El sueño es la esencia de la libertad del hombre. Tenemos derecho a soñar y libertad para hacerlo. La hora matutina nos despoja, según Borges, de un don inconcebible, inalcanzable. Los sueños de día se topan con la realidad de los sueños de la noche. La luz apaga los sueños que acuna la oscuridad. El tiempo hiberna los sueños incumplidos. Recordamos los sueños de día más que los de la noche. Los sueños, sueños son…

Había perdido la ilusión de los sueños de día, aquellos de proyectos, a fecha vista, de día anhelados, de sucesos por venir. Apenas recordaba los sueños de noche, hijos de los deseos frustrados de los días. Salía el Sol todos los días, pero no iluminaba sus días que se apagaban en proyectos frustrados. Todos los días permanecía ocioso al Sol indeseado. Esperaba la noche para soñar lo imposible; el día, para anhelar lo posible. La posibilidad de los sueños se trocaba en la imposibilidad del despojo del suceso soñado.

Había soñado con el gol de Zarra a Inglaterra, que no viere; con el gol de cabeza de Marcelino a la URSS cuando era niño; con el de Torres a la selección alemana en la Eurocopa de 2008, que vivió en directo; pero ni el fútbol le abonaba la ilusión del sueño incumplido. Ahora, durante el Mundial de Sudáfrica, veía las banderas en los balcones como jamás había visto; una ilusión colectiva que soñaba con el nombre de la Patria como nunca. El sueño imposible parecía cercano; se acariciaba; no era fantasía. Parecía que la realidad estaba cercana.

Extracto del conjunto de datos:

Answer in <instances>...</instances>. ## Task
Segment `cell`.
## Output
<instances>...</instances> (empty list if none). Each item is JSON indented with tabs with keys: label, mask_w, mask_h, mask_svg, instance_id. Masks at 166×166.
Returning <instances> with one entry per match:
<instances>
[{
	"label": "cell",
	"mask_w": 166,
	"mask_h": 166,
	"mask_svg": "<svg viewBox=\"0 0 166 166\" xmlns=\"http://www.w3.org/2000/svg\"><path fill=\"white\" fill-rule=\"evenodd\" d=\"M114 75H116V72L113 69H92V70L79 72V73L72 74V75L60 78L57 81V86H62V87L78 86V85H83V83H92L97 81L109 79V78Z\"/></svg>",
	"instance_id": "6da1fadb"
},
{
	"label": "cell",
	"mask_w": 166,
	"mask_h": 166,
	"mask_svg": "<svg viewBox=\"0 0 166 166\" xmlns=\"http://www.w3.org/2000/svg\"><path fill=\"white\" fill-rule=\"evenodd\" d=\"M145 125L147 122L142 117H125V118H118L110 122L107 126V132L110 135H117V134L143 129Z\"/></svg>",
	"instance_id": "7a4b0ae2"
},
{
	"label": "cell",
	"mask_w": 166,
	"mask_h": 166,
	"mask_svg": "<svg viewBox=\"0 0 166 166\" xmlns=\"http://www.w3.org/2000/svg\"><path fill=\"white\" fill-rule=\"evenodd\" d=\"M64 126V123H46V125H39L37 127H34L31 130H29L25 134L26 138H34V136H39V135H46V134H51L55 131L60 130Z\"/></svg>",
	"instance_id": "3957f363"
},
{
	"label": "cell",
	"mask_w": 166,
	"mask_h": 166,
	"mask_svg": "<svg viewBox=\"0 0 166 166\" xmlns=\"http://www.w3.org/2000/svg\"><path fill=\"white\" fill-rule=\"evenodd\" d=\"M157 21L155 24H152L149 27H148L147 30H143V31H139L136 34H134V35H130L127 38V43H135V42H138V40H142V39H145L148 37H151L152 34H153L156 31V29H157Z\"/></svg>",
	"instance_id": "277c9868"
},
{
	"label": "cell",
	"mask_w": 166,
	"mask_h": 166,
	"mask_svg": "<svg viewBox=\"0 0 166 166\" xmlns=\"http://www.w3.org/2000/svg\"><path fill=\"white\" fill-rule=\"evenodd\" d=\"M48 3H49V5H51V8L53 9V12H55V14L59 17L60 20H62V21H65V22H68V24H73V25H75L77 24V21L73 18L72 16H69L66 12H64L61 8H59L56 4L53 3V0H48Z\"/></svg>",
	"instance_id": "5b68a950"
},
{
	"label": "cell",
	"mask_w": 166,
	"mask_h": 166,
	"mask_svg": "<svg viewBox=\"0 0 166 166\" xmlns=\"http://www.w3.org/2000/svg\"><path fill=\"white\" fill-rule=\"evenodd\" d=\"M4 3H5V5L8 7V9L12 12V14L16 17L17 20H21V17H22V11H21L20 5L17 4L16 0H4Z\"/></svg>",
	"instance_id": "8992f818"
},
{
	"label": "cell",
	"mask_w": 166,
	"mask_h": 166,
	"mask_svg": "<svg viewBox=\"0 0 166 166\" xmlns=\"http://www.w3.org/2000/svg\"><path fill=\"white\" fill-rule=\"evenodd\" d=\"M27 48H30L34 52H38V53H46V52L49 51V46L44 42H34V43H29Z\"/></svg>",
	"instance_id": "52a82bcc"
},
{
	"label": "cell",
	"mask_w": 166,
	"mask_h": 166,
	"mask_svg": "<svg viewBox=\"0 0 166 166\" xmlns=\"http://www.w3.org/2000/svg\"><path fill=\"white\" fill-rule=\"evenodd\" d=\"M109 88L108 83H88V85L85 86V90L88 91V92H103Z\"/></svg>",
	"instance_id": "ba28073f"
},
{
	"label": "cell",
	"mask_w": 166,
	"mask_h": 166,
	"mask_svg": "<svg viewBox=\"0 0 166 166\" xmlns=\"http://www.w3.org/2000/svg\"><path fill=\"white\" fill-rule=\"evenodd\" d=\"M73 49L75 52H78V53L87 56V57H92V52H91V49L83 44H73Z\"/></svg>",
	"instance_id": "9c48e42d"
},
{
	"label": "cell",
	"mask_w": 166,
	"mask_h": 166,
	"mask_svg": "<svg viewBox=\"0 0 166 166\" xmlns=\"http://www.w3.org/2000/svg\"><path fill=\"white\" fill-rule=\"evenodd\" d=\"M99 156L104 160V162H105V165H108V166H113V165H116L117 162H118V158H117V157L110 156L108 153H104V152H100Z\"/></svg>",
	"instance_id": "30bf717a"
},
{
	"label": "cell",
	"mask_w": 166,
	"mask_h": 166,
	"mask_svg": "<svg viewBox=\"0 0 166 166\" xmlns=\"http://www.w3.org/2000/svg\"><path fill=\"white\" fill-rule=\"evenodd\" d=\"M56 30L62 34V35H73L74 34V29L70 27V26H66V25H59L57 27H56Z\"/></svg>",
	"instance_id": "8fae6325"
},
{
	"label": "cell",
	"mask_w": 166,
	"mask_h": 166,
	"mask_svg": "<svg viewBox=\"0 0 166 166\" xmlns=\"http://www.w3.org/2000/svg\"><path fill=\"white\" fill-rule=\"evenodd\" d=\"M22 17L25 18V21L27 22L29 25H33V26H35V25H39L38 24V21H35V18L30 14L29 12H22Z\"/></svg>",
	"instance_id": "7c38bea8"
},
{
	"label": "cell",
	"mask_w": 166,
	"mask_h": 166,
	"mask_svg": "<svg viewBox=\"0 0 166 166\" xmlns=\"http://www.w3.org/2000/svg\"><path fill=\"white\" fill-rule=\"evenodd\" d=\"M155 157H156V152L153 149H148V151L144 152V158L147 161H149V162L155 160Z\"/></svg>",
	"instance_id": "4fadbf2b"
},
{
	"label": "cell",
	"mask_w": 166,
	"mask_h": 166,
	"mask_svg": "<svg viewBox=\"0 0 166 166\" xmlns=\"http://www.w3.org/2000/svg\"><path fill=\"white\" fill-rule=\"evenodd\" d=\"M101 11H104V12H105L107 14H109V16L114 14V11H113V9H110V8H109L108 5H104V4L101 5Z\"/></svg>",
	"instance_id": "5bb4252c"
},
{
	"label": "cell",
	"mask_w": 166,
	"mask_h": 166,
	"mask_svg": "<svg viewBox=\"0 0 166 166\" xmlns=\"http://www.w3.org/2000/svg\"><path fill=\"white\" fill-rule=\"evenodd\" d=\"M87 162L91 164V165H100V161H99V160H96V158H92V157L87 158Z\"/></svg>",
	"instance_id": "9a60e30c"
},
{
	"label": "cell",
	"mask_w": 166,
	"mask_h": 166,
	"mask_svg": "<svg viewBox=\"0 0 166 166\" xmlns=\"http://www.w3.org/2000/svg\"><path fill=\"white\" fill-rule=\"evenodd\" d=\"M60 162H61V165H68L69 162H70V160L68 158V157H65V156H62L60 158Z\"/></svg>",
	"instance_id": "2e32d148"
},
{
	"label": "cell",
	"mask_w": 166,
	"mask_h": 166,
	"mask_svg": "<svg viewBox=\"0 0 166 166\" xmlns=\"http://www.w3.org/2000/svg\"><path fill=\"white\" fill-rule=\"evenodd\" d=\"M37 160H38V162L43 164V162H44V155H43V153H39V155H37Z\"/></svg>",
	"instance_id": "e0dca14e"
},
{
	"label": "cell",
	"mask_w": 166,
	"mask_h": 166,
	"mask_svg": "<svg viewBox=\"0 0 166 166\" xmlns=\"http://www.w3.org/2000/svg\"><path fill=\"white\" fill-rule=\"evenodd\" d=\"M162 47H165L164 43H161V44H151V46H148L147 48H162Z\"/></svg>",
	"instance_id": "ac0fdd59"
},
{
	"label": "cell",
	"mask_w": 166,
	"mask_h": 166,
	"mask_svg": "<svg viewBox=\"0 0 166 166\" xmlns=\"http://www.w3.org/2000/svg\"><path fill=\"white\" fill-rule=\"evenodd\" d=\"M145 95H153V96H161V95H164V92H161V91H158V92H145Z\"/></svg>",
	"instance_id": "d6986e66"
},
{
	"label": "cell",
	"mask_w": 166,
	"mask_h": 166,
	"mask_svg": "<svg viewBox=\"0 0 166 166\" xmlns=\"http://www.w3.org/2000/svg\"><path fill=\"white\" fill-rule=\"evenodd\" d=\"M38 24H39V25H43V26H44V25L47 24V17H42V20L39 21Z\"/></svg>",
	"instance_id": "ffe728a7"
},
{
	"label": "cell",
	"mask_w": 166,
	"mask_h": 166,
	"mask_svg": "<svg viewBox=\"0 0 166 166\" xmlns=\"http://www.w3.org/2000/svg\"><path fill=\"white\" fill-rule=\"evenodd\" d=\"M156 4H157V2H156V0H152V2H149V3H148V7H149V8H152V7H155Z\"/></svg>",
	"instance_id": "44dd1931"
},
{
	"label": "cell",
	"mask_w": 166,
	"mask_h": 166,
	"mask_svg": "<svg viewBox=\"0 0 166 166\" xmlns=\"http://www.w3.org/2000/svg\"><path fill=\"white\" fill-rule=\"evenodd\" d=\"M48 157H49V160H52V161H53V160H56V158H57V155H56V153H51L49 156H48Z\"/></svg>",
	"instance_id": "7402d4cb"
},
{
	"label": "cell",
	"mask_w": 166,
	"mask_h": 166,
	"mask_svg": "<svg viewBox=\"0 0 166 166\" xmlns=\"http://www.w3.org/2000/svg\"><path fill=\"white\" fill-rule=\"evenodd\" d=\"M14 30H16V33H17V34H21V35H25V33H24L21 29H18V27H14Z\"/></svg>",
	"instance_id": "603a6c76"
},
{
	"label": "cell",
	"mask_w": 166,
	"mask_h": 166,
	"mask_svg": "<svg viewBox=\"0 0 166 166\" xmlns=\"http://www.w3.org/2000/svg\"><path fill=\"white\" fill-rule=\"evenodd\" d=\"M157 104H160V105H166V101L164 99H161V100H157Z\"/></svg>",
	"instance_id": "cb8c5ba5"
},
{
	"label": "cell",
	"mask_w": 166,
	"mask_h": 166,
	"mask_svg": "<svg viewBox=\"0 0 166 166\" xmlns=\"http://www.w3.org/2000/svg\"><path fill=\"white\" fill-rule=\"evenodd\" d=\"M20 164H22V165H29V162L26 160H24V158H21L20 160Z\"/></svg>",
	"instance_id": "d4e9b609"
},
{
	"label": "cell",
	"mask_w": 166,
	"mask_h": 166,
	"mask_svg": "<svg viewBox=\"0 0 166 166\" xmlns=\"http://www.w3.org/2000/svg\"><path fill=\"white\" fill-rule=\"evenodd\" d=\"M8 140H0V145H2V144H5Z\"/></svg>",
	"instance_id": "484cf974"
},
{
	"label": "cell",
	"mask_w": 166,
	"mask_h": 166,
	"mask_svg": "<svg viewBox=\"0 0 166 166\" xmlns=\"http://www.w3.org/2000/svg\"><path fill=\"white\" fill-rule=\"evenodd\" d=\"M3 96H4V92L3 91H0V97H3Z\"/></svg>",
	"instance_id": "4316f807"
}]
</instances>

Por hacer: Copia del fragmento sobre los sueños el tramo que empieza con "Había perdido la" y continúa hasta "del suceso soñado.", sin alterar nada.

Respuesta correcta:
Había perdido la ilusión de los sueños de día, aquellos de proyectos, a fecha vista, de día anhelados, de sucesos por venir. Apenas recordaba los sueños de noche, hijos de los deseos frustrados de los días. Salía el Sol todos los días, pero no iluminaba sus días que se apagaban en proyectos frustrados. Todos los días permanecía ocioso al Sol indeseado. Esperaba la noche para soñar lo imposible; el día, para anhelar lo posible. La posibilidad de los sueños se trocaba en la imposibilidad del despojo del suceso soñado.